**PROBLEM STATEMENT**
Would you print the data below exactly, leaving out every picture?

**INFORMATION SUPPLIED**

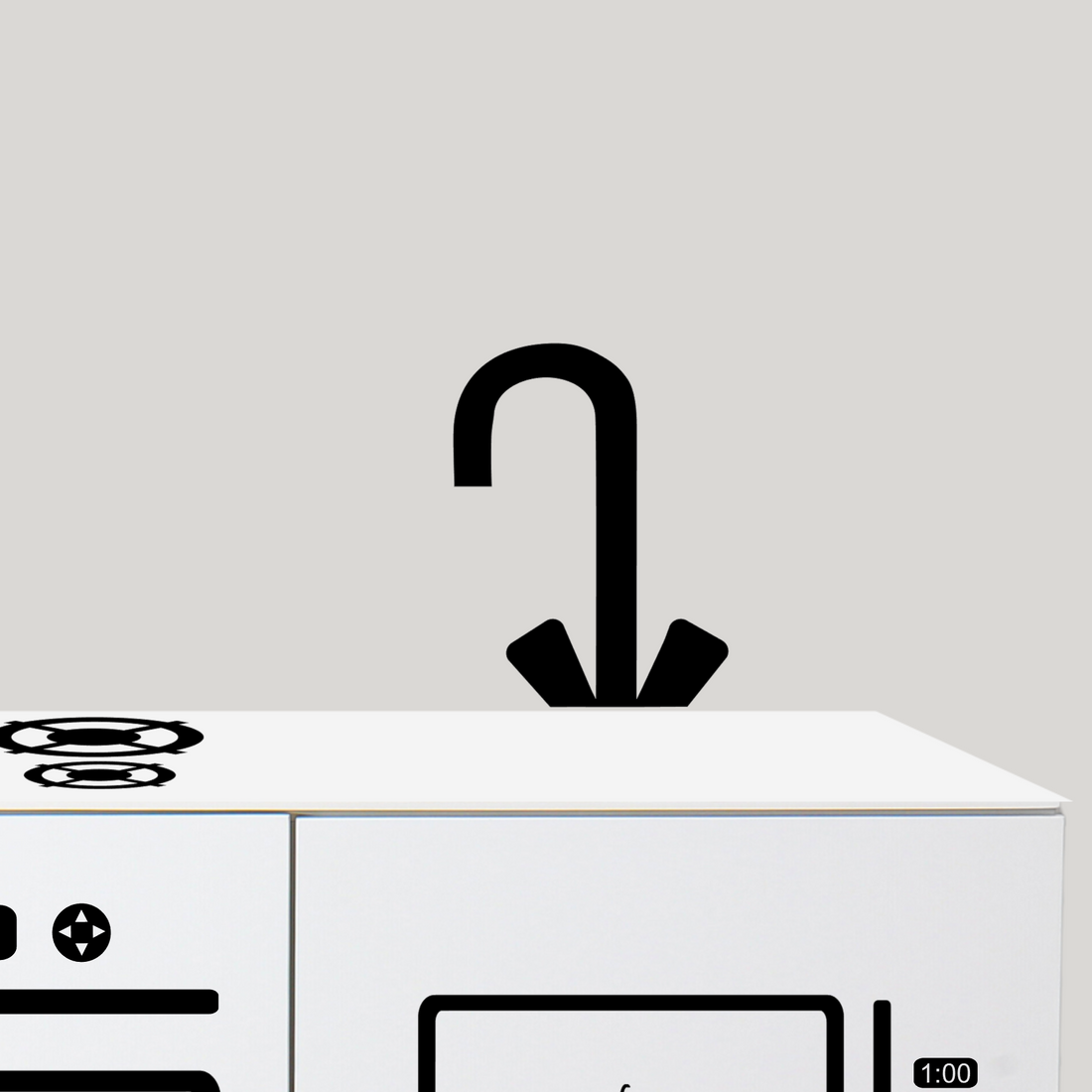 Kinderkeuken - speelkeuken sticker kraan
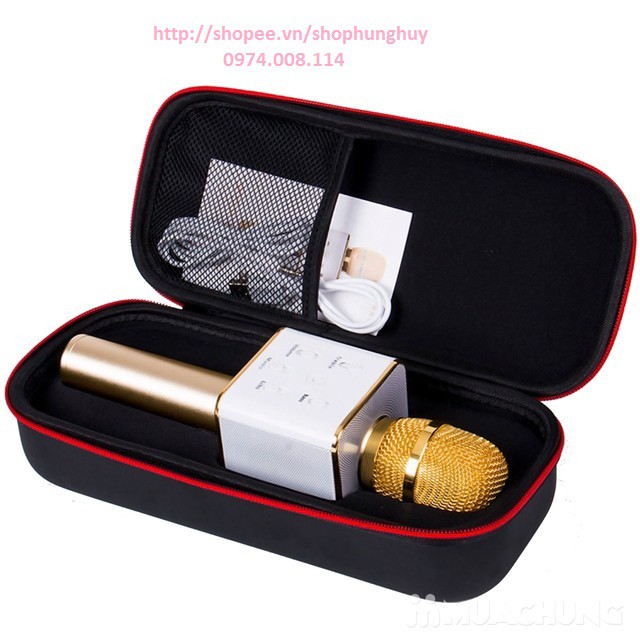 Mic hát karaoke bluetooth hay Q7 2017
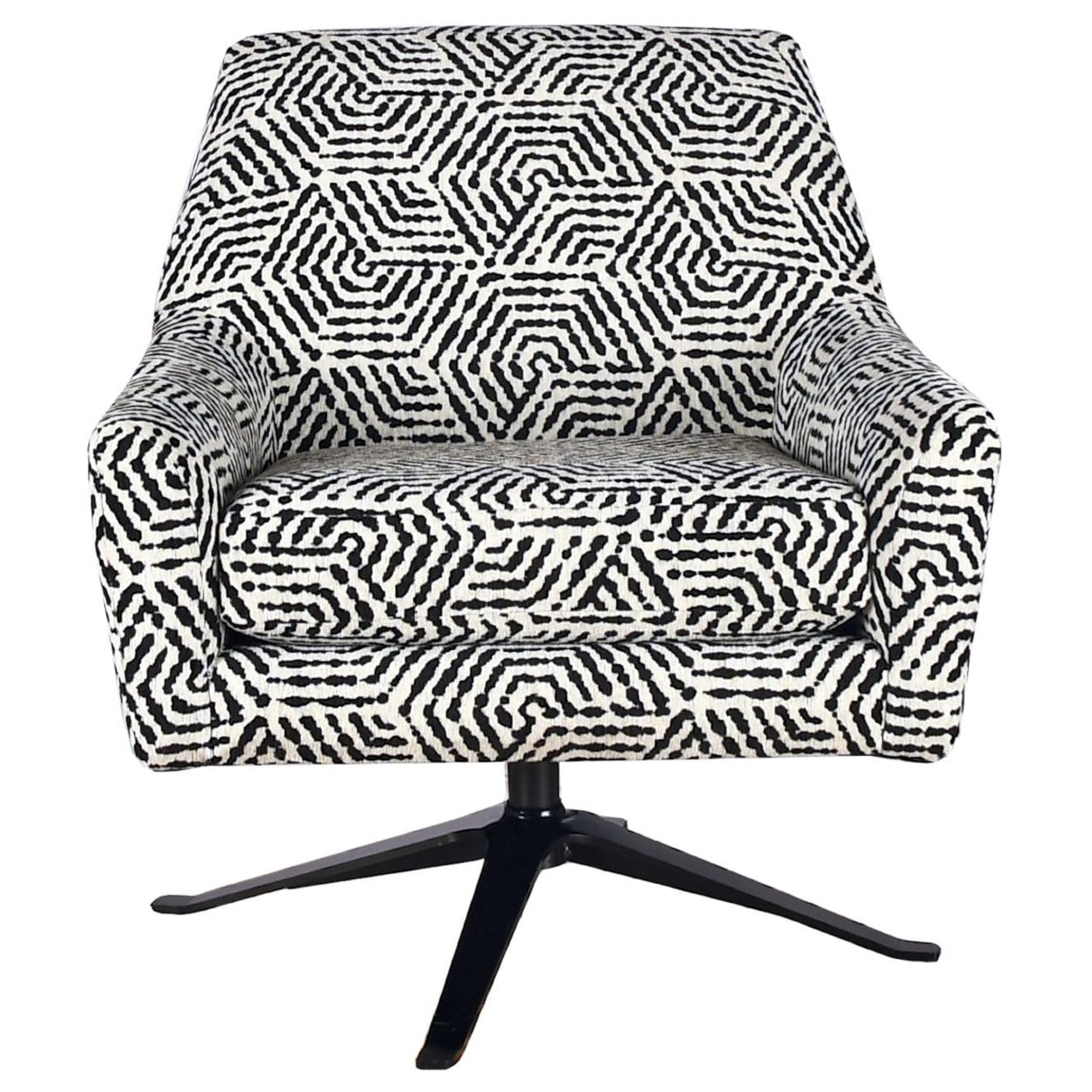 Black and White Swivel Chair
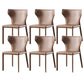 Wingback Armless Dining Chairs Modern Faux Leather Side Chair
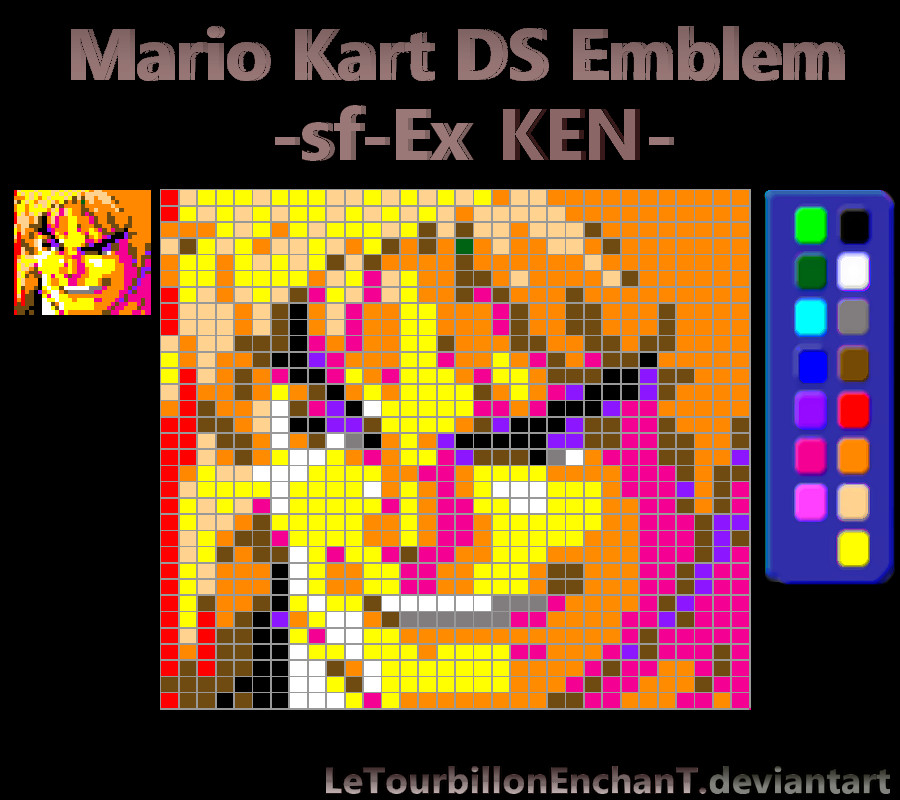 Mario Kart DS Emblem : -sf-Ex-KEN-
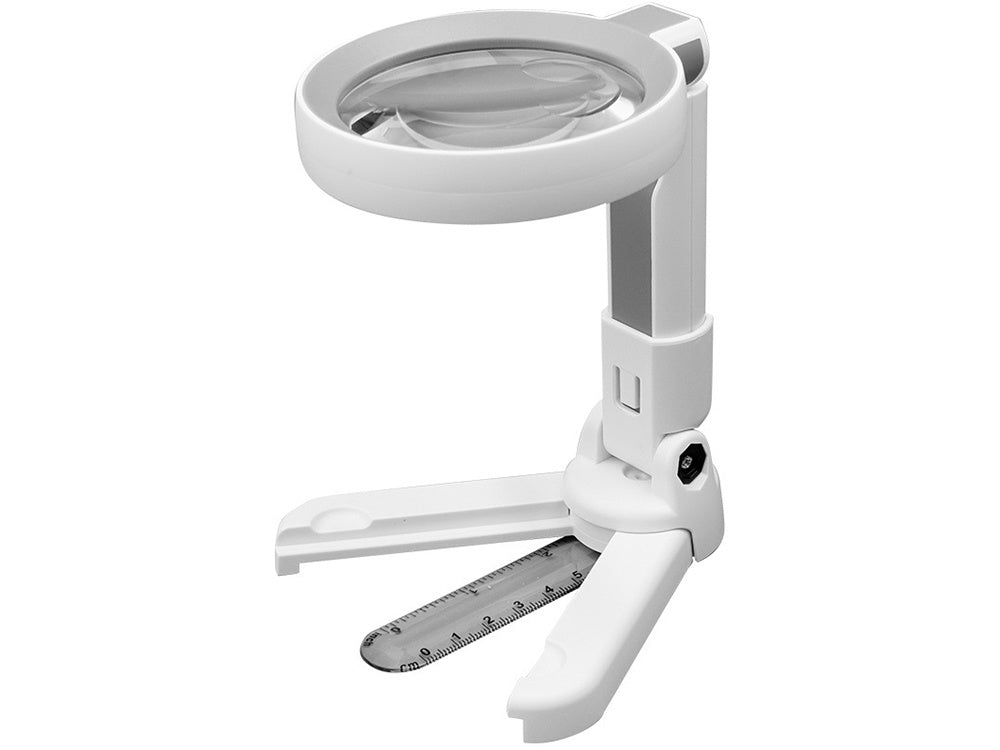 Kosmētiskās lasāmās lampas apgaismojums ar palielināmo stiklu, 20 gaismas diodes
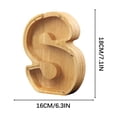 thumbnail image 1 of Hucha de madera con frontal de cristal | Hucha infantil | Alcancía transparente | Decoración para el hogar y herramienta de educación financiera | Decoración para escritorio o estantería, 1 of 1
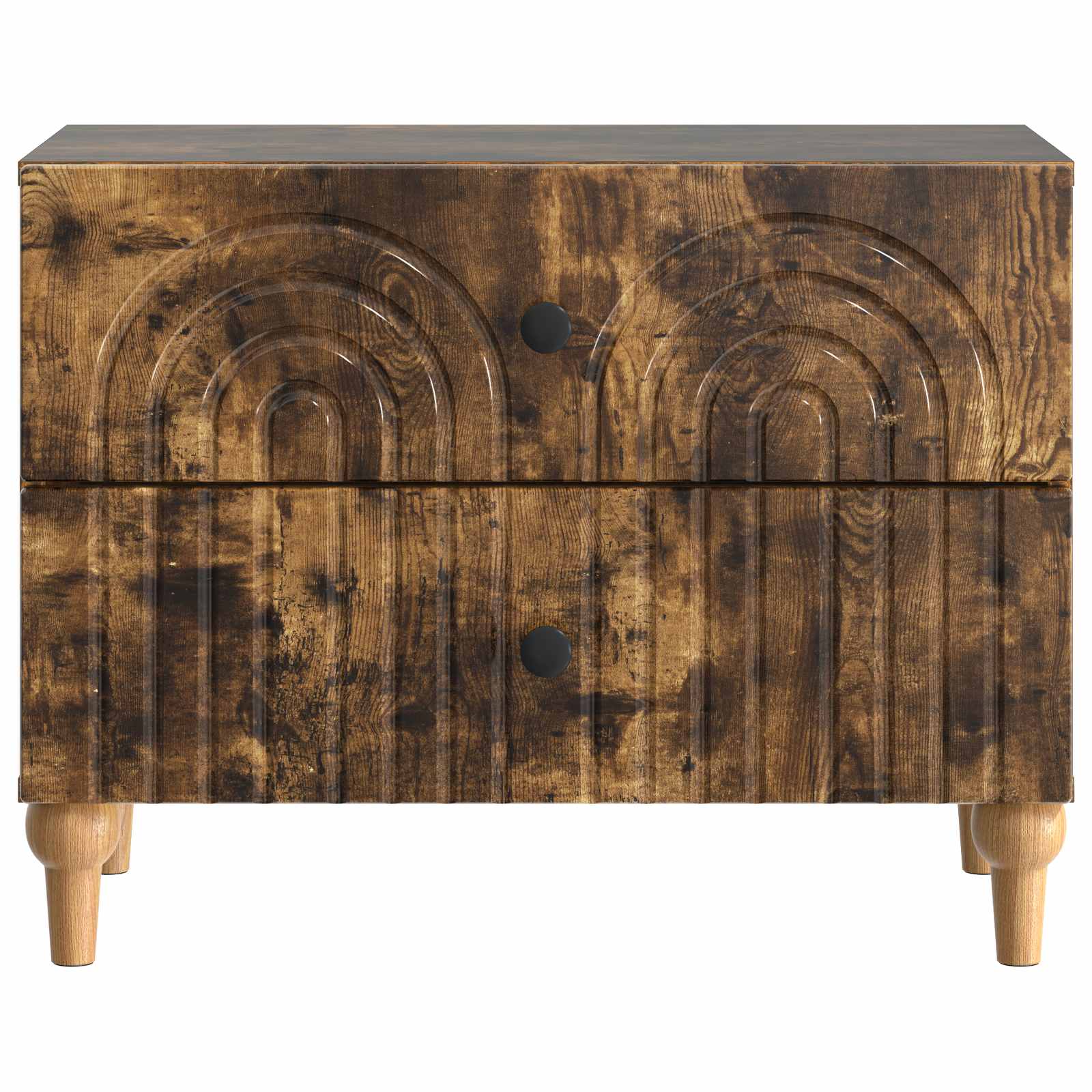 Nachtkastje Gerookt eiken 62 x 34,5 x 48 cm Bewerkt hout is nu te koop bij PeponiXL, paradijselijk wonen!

**ANSWER SPACE**
 Kinderkeuken - speelkeuken sticker kraan
 Mic hát karaoke bluetooth hay Q7 2017
 Black and White Swivel Chair
 Wingback Armless Dining Chairs Modern Faux Leather Side Chair
 Mario Kart DS Emblem : -sf-Ex-KEN-
 Kosmētiskās lasāmās lampas apgaismojums ar palielināmo stiklu, 20 gaismas diodes
 thumbnail image 1 of Hucha de madera con frontal de cristal | Hucha infantil | Alcancía transparente | Decoración para el hogar y herramienta de educación financiera | Decoración para escritorio o estantería, 1 of 1
 Nachtkastje Gerookt eiken 62 x 34,5 x 48 cm Bewerkt hout is nu te koop bij PeponiXL, paradijselijk wonen!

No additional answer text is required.